▶ [Directions]:
Could you reproduce each of the records below word for word, with nothing added, dropped, or changed?

-------- Records supplied --------

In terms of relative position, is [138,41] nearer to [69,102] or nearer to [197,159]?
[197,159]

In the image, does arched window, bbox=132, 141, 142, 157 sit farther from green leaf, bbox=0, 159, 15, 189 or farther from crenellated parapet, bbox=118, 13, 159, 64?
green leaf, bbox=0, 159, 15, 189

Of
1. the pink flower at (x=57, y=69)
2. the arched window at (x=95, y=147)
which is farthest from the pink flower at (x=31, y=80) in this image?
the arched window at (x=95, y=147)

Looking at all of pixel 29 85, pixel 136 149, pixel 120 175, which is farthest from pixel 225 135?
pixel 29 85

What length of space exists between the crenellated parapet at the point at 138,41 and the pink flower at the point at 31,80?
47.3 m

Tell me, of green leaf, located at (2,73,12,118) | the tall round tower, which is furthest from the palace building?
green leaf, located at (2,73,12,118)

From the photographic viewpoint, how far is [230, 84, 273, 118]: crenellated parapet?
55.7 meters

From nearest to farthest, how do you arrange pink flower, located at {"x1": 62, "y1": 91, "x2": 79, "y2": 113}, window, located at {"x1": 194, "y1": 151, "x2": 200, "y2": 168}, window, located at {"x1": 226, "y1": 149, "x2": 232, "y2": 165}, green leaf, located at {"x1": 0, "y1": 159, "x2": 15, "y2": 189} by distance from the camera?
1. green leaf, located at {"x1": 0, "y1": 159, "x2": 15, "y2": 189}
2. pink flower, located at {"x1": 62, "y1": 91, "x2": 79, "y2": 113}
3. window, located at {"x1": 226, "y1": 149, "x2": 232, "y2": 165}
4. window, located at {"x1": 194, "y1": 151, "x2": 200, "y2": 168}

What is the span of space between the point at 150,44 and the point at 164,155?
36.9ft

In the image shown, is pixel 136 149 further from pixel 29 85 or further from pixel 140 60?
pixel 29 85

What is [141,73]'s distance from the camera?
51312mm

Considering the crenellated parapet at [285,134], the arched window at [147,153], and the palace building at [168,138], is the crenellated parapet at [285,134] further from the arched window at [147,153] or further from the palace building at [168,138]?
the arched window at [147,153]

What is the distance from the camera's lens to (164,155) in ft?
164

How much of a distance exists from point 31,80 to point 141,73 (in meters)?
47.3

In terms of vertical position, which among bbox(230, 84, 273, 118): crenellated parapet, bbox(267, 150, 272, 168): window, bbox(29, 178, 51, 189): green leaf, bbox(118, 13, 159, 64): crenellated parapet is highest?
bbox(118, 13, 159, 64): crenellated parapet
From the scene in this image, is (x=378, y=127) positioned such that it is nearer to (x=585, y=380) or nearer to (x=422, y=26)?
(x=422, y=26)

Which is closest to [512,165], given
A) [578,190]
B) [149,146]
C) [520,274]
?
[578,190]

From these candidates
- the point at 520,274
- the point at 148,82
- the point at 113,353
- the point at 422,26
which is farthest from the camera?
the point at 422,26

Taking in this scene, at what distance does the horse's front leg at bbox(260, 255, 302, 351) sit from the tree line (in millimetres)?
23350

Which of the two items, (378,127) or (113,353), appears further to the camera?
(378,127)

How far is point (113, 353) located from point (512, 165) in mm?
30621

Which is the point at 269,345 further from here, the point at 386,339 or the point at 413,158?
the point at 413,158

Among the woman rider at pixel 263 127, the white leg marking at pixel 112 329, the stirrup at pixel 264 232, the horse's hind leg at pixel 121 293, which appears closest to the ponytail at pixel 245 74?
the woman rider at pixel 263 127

--------

▶ [Reply to the task]:
In terms of relative position, is [138,41] nearer to [69,102] or nearer to [197,159]?
[197,159]

In the image, does arched window, bbox=132, 141, 142, 157 sit farther from green leaf, bbox=0, 159, 15, 189 or farther from crenellated parapet, bbox=118, 13, 159, 64?
green leaf, bbox=0, 159, 15, 189

Of
1. the pink flower at (x=57, y=69)
2. the arched window at (x=95, y=147)
which is farthest from the pink flower at (x=31, y=80) in this image?
the arched window at (x=95, y=147)

Looking at all of pixel 29 85, pixel 136 149, pixel 120 175, which is farthest from pixel 225 135?
pixel 29 85

What length of space exists between the crenellated parapet at the point at 138,41 and the pink flower at the point at 31,80?
47.3 m

Tell me, of green leaf, located at (2,73,12,118) | the tall round tower, which is furthest from the palace building?
green leaf, located at (2,73,12,118)

From the photographic viewpoint, how far is [230, 84, 273, 118]: crenellated parapet?
55.7 meters

From nearest to farthest, how do you arrange pink flower, located at {"x1": 62, "y1": 91, "x2": 79, "y2": 113}, window, located at {"x1": 194, "y1": 151, "x2": 200, "y2": 168}, window, located at {"x1": 226, "y1": 149, "x2": 232, "y2": 165}, green leaf, located at {"x1": 0, "y1": 159, "x2": 15, "y2": 189} by distance from the camera?
1. green leaf, located at {"x1": 0, "y1": 159, "x2": 15, "y2": 189}
2. pink flower, located at {"x1": 62, "y1": 91, "x2": 79, "y2": 113}
3. window, located at {"x1": 226, "y1": 149, "x2": 232, "y2": 165}
4. window, located at {"x1": 194, "y1": 151, "x2": 200, "y2": 168}

What is the span of space between the point at 150,44 and the point at 164,155?
36.9ft

In the image shown, is pixel 136 149 further from pixel 29 85 or further from pixel 140 60?
pixel 29 85

What is [141,73]'s distance from the camera?
51312mm

Considering the crenellated parapet at [285,134], the arched window at [147,153], and the palace building at [168,138], is the crenellated parapet at [285,134] further from the arched window at [147,153] or further from the palace building at [168,138]?
the arched window at [147,153]

What is the distance from the camera's lens to (164,155) in ft?
164

How much of a distance exists from point 31,80 to point 141,73 (in meters)?
47.3

In terms of vertical position, which among bbox(230, 84, 273, 118): crenellated parapet, bbox(267, 150, 272, 168): window, bbox(29, 178, 51, 189): green leaf, bbox(118, 13, 159, 64): crenellated parapet is highest?
bbox(118, 13, 159, 64): crenellated parapet
From the scene in this image, is (x=378, y=127) positioned such that it is nearer to (x=585, y=380) or nearer to (x=422, y=26)?
(x=422, y=26)

Which is closest to [512,165], given
A) [578,190]
B) [149,146]
C) [520,274]
?
[578,190]

From these candidates
- the point at 520,274
- the point at 148,82
- the point at 113,353
- the point at 422,26
which is farthest from the camera?
the point at 422,26

Taking in this scene, at what distance does the horse's front leg at bbox(260, 255, 302, 351) sit from the tree line (in millimetres)?
23350

Which of the two items, (378,127) or (113,353), appears further to the camera?
(378,127)

How far is point (113, 353) located from point (512, 165) in mm?
30621

Which is the point at 269,345 further from here, the point at 386,339 or the point at 413,158?
the point at 413,158

Among the woman rider at pixel 263 127, the white leg marking at pixel 112 329, the stirrup at pixel 264 232, the horse's hind leg at pixel 121 293, which appears closest to the ponytail at pixel 245 74?
the woman rider at pixel 263 127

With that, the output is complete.